The issue is obvious. You say the item was mint condition and want to claim its sticker price; IRS says it was a worn out piece of junk and wants to give you $1. Justifying valuation is all on the donor. The charity isn't even involved; their duty is to write you an acknowledgement letter saying that you did, indeed, donate certain items and state their condition not their value.

At audit time, you must prove value to the IRS, using any means which will persuade a tax court judge.

As an insider, you are totally allowed to donate. Of course, at audit time, any such donations will face increased scrutiny, as IRS may investigate whether the donations are phoney. Signing the acknowledgement letter yourself is probably a bad plan.

An audit could come at you from two directions. First an audit of your personal taxes obviously. Second an audit of the charity's Form 990 annual tax return. Being an insider increases the reporting threshold (makes it more likely) that your identity and your gifts would need to be disclosed on the 990... which is a public document, seen by many, any of whom could report a matter of concern to the IRS.

And one more thing. You are not allowed to deduct the value of your work product. Say they need a sign in front of the building.
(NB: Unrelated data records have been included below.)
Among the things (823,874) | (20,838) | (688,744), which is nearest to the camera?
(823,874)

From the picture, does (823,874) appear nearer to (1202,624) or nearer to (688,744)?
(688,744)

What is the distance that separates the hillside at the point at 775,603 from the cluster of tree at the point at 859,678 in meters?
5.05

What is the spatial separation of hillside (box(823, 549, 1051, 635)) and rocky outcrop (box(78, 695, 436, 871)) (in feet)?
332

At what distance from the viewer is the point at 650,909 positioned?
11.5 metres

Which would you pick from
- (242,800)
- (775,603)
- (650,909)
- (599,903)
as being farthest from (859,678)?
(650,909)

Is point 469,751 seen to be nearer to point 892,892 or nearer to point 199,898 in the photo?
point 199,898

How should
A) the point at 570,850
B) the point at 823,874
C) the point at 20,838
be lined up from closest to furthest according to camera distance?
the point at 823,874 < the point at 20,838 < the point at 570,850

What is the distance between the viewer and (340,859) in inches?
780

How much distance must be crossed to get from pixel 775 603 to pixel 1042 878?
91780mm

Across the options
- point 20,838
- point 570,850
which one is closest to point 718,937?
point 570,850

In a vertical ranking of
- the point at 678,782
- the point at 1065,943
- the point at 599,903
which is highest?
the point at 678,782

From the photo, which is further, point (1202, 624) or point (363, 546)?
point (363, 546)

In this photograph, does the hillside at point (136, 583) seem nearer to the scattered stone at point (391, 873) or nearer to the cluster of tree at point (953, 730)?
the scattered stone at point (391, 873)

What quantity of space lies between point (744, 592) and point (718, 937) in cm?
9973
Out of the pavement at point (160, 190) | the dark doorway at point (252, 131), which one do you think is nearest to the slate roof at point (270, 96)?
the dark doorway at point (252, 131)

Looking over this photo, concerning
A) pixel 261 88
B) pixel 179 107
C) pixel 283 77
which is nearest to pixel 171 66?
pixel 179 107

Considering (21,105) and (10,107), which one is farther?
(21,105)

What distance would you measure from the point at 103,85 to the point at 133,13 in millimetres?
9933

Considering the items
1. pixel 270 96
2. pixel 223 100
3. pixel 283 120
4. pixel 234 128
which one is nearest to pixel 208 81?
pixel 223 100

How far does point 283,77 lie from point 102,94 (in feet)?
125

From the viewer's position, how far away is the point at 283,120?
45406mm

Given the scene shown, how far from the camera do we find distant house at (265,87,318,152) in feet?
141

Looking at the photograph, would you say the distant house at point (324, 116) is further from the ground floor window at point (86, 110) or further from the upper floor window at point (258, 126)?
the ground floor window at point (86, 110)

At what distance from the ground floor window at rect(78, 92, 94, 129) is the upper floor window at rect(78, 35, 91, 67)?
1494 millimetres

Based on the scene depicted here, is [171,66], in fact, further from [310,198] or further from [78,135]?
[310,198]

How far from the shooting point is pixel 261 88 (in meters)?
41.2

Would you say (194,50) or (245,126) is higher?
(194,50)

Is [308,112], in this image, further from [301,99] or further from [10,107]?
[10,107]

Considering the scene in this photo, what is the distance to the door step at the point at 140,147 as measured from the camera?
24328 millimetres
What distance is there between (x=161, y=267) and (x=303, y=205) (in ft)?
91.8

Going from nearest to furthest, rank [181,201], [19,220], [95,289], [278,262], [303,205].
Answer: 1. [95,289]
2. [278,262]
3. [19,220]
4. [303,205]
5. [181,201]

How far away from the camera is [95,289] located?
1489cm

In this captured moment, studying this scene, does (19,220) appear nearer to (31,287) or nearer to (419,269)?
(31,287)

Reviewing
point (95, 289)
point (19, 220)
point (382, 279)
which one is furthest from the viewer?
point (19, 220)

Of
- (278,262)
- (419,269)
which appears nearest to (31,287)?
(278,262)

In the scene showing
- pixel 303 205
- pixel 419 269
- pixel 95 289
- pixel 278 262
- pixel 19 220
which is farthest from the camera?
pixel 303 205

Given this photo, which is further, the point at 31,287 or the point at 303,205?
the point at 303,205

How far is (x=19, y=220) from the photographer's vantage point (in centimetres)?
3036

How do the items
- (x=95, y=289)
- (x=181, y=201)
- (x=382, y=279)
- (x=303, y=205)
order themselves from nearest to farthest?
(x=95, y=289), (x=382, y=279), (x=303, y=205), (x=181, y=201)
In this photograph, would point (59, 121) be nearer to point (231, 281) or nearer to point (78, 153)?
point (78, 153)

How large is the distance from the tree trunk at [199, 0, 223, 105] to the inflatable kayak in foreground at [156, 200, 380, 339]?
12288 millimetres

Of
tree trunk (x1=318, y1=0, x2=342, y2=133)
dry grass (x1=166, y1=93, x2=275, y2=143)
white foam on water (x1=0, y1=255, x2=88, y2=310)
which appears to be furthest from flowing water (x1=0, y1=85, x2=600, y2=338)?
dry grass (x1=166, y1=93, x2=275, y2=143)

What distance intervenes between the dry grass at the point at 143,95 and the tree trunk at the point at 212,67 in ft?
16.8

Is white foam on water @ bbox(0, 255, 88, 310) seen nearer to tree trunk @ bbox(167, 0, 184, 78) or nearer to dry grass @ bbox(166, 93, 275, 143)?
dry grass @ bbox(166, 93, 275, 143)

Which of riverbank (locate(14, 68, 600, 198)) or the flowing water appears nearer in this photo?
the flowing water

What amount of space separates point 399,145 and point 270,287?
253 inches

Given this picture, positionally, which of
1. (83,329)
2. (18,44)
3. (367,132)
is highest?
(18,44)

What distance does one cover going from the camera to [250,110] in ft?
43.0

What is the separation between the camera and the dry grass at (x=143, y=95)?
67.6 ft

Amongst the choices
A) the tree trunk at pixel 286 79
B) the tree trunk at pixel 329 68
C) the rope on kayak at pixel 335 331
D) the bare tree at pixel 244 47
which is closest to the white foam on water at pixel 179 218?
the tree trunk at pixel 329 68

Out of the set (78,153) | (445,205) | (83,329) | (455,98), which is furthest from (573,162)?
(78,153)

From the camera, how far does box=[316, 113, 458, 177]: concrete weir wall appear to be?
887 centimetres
You put $100 of materials into a sign you normally charge $1000 for. You donate the sign. You can only deduct $100. Now, the auditor can see the sign on Google Street View and can affirm it exists, and looks like a $1000 sign. He won't look twice at $100 in matériel, its believable.

  • Thank you, @Harper! Some ideas you mentioned in your answer, crossed my mind yesterday, when I was reading Publ.526. Good that you mentioned Form 990 and its schedules, I will take a look at it. Sep 13, 2016 at 1:39

Shouldn't be a problem. If it's a legitimately deductible donation by the normal definition, the fact that you are also working for them shouldn't matter.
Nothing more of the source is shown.